My father had mental health problems during my childhood and continues to now. I am the eldest and from and early age I can remember witnessing domestic violence between my dad and mum. He was aggressive towards us too in that it was punishment for us being badly behaved. In my teenage years, my dad left work and things became worse, repeated suicide attempts, I worried about leaving my mum at home and tried to protect my siblings from it.
I underachieved at school, blundered through uni, developed self esteem issues and struggled with using food as a coping mechanism. Then I met someone new in a long line of dysfunctional relationships and had my DD and DS. Then our relationship broke down as he cheated on me. My parents on the surface appear very supportive helping me out financially and practically. I'll admit I struggled with my mood etc in the aftermath of it. I have since had another failed relationship, again where they 'saved' me afterwards.

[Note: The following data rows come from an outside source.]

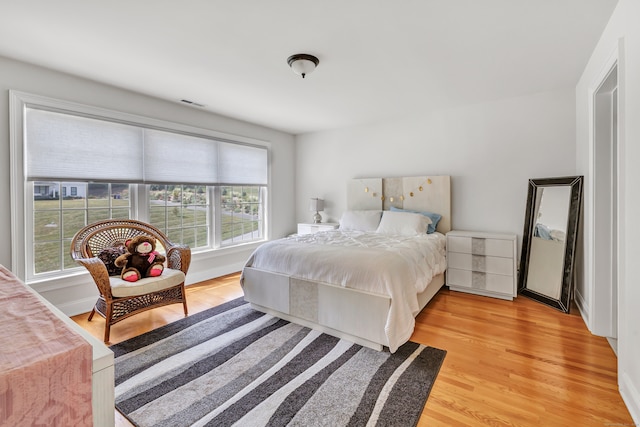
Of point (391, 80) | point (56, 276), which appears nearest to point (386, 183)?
point (391, 80)

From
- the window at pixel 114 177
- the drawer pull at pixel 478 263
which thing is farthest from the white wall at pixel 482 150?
the window at pixel 114 177

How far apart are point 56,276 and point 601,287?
489 cm

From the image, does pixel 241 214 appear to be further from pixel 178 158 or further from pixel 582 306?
pixel 582 306

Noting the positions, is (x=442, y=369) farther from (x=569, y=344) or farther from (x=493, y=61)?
(x=493, y=61)

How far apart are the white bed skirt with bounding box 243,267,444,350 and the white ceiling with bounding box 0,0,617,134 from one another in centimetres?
195

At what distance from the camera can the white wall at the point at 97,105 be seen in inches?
101

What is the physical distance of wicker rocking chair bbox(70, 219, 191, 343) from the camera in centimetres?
243

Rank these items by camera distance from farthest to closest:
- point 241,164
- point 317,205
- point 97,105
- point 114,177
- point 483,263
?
point 317,205 < point 241,164 < point 483,263 < point 114,177 < point 97,105

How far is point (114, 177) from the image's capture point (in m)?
3.19

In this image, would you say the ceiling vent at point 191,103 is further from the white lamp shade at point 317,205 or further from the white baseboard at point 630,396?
the white baseboard at point 630,396

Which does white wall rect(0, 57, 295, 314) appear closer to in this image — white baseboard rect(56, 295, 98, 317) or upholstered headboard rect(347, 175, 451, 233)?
white baseboard rect(56, 295, 98, 317)

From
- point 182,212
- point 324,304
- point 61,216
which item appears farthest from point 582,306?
point 61,216

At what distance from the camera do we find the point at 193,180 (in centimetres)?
396

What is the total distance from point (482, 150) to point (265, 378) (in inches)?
142
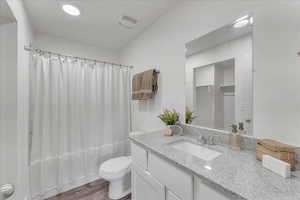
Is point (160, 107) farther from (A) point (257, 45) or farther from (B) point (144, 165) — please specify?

Since then I've worked hard, refrained, I have a good job, my kids are doing well at school and I have lots of friends. I have occasional (dysfunctional) short term relationships with men but I don't reveal these to my family as my relationship history is treated as a joke.
Throughout my adult like my parents have always made comments about my weight, my failed relationship and the fact that they have had to help me out so much. At times when I have pointed out that I too was in that situation as a child, they discount that and make me feel bad because my dad was 'ill'. They make comments about me not being able to survive without them and that they have had to help me bring up my children. However, when they are in crisis, like periods when my dad is ill, they expect me to swoop in and help them. I feel this is co-dependency and have recently tried to make a move to separate from them somewhat and establish some healthier boundaries but they see this as ungrateful given everything they have done for me.
It isn't that I am not grateful for their help as I am. I just feel that as an adult I should be able to make my own way in life and not have to continue to do as they say and / or listen to their comments about my 'inadequacies' because they have helped me out. I don't ask this if them as I am happy to help but it feels like they think they have a right to tell me how to live my life because they have helped. Am I being unfair??